Even more punishing sanctions have been imposed on Iran, which
Washington and Tel Aviv perceive as attempting to challenge the Israeli monopoly
of nuclear arms in the region. Although the Iranian government denies that it is
developing nuclear weapons, Iran clearly needs nukes as a deterrent to the
imperialists. We demand: Down with the sanctions against Iran and Syria!
For Class Struggle Against the Capitalist Rulers!
The basis for the communal conflagration that is erupting in the
Near East was laid under colonial rule as the European powers set various
nationalities and ethnic groups against each other. Syria, Lebanon and Iraq are
not nations but rather patchworks of different peoples and ethnicities that were
carved out of the collapsing Ottoman Empire by Britain and France following the
First World War. In Syria, the imperialists promoted the Alawites to lord it
over the predominantly Sunni population (see “Syrian Civil War: Legacy of
Imperialist Divide-and-Rule,” WV No. 1009, 28 September 2012).

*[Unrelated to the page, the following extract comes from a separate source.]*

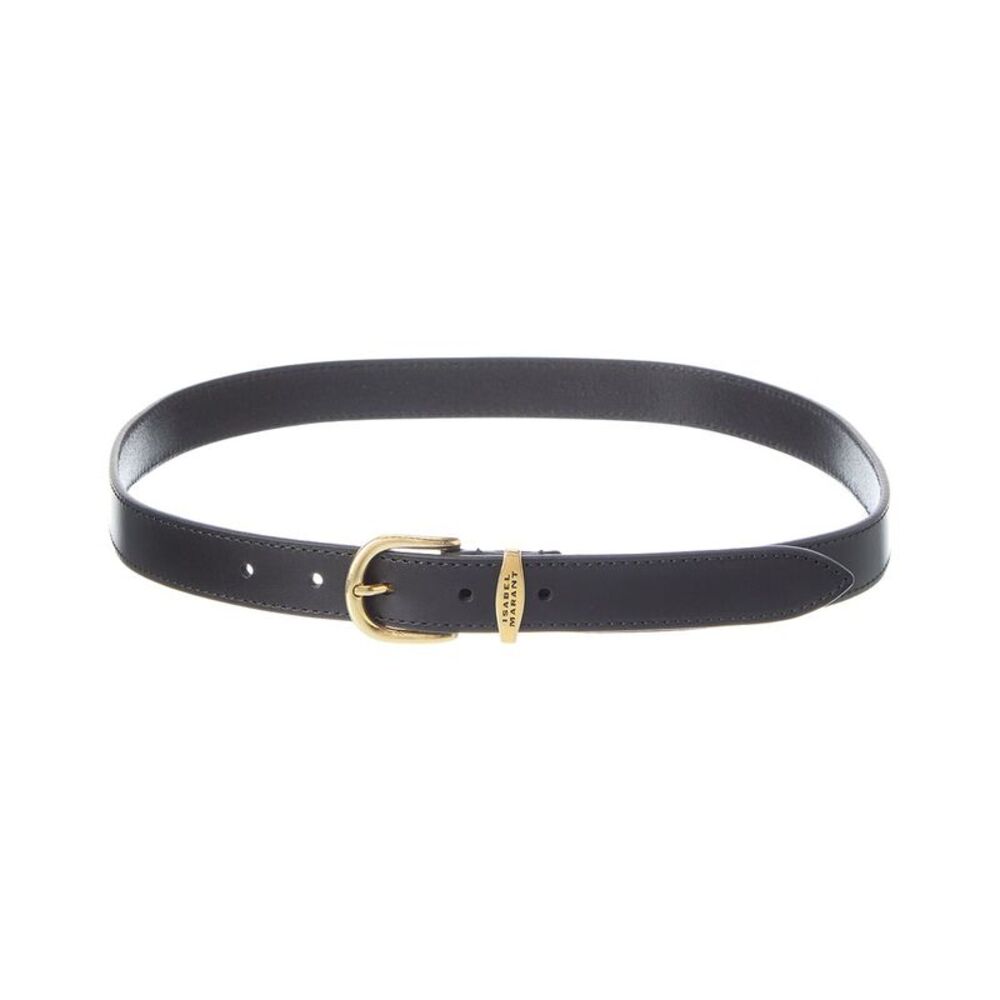Isabel Marant Zadd Leather Belt, Black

The international proletariat and semicolonial peoples are paying
the price for the counterrevolutionary destruction of the Soviet Union in
1991-92. That historic defeat resulted in a catastrophic devastation of living
conditions and culture in the former Soviet Union. It has also emboldened U.S.
imperialism, which proclaimed itself the “world’s only superpower” while
aggressively asserting its dominance over the globe. Today, the same reformist
“socialists” who cheered the demise of the Soviet Union line up behind the
imperialist-backed rebel forces in Syria, enthusing over a mythical Syrian
revolution. A case in point is the International Socialist Organization (ISO),
which touts the Local Coordination Committees (LCC), a network of local protest
groups, as the “wellspring of the revolutionary movement” in Syria
(socialistworker.org, 28 August).
In fact, the LCC openly calls for U.S. military intervention in its
country. In a September 1 statement posted on its Facebook page, the LCC
criticizes Obama for planning a “limited strike to merely warn Assad” instead of
seeking to “paralyze” the Syrian military. The LCC demands that Obama’s military
assault be “accompanied by close coordination with, and sufficient support to
the Syrian opposition, both political and armed.”
The threatened attack against Syria represents the true face of
imperialism, the profit-driven capitalist system in its epoch of decay. Military
depredations are part of the “normal” workings of imperialism, in which the
advanced industrial powers compete globally for control of markets, raw
materials and access to cheap labor. This is reflected domestically in grinding
poverty, racial oppression and intensified exploitation of labor by capital. The
only way to put an end to this system is through international socialist
revolution and the creation of a worldwide planned economy. We fight to build
revolutionary workers parties as part of a reforged Trotskyist Fourth
International to lead the proletariat in the struggle for power.